Data records:
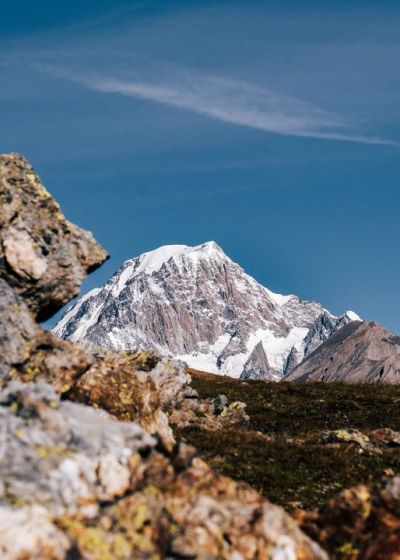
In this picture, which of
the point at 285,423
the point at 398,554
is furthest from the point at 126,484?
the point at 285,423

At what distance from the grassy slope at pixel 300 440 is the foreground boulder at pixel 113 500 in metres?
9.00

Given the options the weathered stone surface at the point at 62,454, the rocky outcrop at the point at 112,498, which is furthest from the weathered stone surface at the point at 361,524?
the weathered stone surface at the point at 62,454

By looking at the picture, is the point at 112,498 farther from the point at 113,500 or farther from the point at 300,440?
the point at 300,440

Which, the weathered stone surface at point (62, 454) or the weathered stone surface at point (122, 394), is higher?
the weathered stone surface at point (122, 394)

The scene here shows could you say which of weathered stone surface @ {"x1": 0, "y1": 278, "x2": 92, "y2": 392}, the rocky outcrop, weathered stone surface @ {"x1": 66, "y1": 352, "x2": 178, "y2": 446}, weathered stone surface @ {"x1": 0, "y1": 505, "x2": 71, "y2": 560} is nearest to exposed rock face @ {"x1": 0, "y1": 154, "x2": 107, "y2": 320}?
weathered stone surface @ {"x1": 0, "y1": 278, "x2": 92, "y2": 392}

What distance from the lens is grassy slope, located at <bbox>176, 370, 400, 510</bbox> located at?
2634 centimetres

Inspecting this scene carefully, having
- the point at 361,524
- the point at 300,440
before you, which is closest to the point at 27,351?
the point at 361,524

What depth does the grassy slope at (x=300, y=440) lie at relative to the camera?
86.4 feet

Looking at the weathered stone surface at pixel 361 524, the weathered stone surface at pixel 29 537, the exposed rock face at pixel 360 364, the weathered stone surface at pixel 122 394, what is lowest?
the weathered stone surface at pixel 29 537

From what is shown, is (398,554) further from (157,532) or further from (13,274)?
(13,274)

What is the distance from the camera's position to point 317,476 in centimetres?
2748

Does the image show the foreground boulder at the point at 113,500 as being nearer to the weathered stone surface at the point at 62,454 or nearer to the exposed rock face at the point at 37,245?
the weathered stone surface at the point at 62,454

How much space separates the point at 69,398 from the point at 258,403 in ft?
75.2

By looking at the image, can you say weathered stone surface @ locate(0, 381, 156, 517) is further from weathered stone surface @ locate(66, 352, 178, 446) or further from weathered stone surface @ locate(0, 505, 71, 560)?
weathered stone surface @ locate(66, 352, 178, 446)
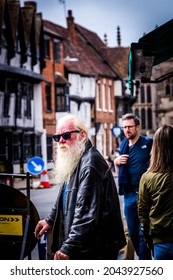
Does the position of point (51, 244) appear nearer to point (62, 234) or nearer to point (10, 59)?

DIRECTIONS: Return the records word for word, starting at the line containing "Looking at the weathered" and continuing through the end of the records, with both ends included. Leave the pictures out of your answer.

RESULT FOR THIS EXERCISE:
Looking at the weathered stone surface at pixel 361 524, the weathered stone surface at pixel 29 537, the exposed rock face at pixel 360 364, the weathered stone surface at pixel 122 394, what is lowest?
the weathered stone surface at pixel 29 537

From what is shown, is (398,554) further from (157,532) or further from (13,274)?
(13,274)

What is the distance from the camera's position to point 317,476 in centimetres?
2748

Does the image show the foreground boulder at the point at 113,500 as being nearer to the weathered stone surface at the point at 62,454 or nearer to the exposed rock face at the point at 37,245?
the weathered stone surface at the point at 62,454

How much space separates the point at 69,398 from the point at 258,403 in ft?
75.2

By looking at the image, can you say weathered stone surface @ locate(0, 381, 156, 517) is further from weathered stone surface @ locate(66, 352, 178, 446) or further from weathered stone surface @ locate(0, 505, 71, 560)?
weathered stone surface @ locate(66, 352, 178, 446)
Does the position of point (51, 244) appear nearer to point (62, 234) or nearer to point (10, 59)?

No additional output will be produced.